His idea is not being contrarian for the sake of being contrarian. He is neither a optimist nor a pessimist, but a realist.
He cites an example of 1990 period when VP Singh was the PM and Madhu Dandwate was FM. The market expectation was that the FM would present a socialist budget and would be anti capitalist. This resulted in a hugely bearish sentiment in the market, to which Rakesh took a contrarian stand. He accumulated a bullish position and made a killing when the budget was against market expectations.
Rakesh also made a practice of reading the Union budget fine print to understand the budget. He cites an example of taking a profitable position in IDBI, which got significant sops in budget, which were only included in the fine print. He then earned significantly both on long side and short side in a leading cement company in 1991-1992.
Key investors who influenced early investment style were Radhakishan Damani, Kamal Kabra, Amitabh Jhunjhunwala and Ramesh Damani.
According to him Trading / Speculation teaches a person to accept reality as it is. He believed that markets are supreme and always do the right things in the end.
Another learning in 1991-92. Never sell purely on fundamentals.

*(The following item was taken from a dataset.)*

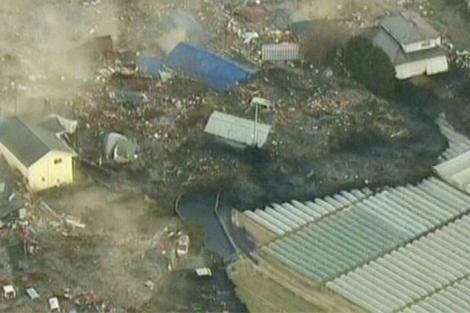 Momento en el que una gran ola arrasa la localidad de Sendai.   AP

Also sell looking at market conditions (technical factors).
PSU Stocks bet:
In 2000, tech stocks were trading at more than 100x P/E, everyone was bullish. However, Rakesh sold almost 80% of his tech stocks and he was bullish on PSU stocks, due to very low valuations and possible privatization expectations. Also supporting the PSU call were superior earnings quality and strong growth track record of this set.
To invest, one has to be an eternal optimist. Key factors behind optimism in 2003 in the Indian markets were that earnings had doubled, quality of earnings was superior, yet markets had not gone anywhere in one decade.
Pharmaceutical Sector bets:
Rakesh’s Pharmaceutical investments were influenced by Arvind Joshi and Ashwin Kedia. Post a presentation by Arvind, he found that these companies were trading at attractive valuations considering their growth prospects. One of his tenants is that when you find an attractive idea, bet big. He did the same in Pharma sector.
What to look for in analyzing a company – Like judging the beauty in a girl and value in a stock - you need to look at all aspects to judge which one is attractive. But the most important factor in buying a stock is its price and valuation. Always do a risk-reward analysis of possibilities. Invest in only what you can comprehend. Generally invest money in any stock very slowly. Rakesh first invests a small sum and then studies the company. If he is convinced about the risk-reward, then he buys more and so on. According to him, the most important aspect in an investment –after price - is the size of external opportunity. Key building blocks of any good investment are the business’s size of opportunity, competitive advantage, scalability, management integrity and most importantly valuation.
He believes in diversification within concentration. He had a portfolio of 25 stocks, in which top 10 comprise of 2/3rd of his portfolio. All the top 10 stocks are in different industries.
Investing is the most interesting profession in the world due to the kind of understanding, introspection, breadth of knowledge that is required is huge.
He is influenced the most by Marc Faber and Warren Buffett.
Key learning from Marc Faber are –
a) Look at things unemotionally,
b) don’t forget the teachings of history,
c) don’t participate in market excesses to make a quick buck.
Key learning from Warren Buffett are –
a) Invest in a business and not a stock,
b) Give importance to quality of business, sustainability of growth
c) Valuation at which you are buying the business,
d) Importance of management.
Advice to a novice investor joining the market –
a) Have an independent opinion, b) read a lot, c) have an open mind, d) draw your own conclusion, e) means are more important than the ends and f) believe in the superiority of the markets.
In markets when time changes, everything changes. If time changes, copper can turn into gold, and even gold can turn into copper. Experience and maturity are great teachers.
An experience that taught him the most:
When Rakesh invested in private equity in 1999-2000, he learned more than he earned. Key learning were a) Size matters in a business. It is difficult to scale small businesses to large size, hence larger companies are much more safer than smaller ones.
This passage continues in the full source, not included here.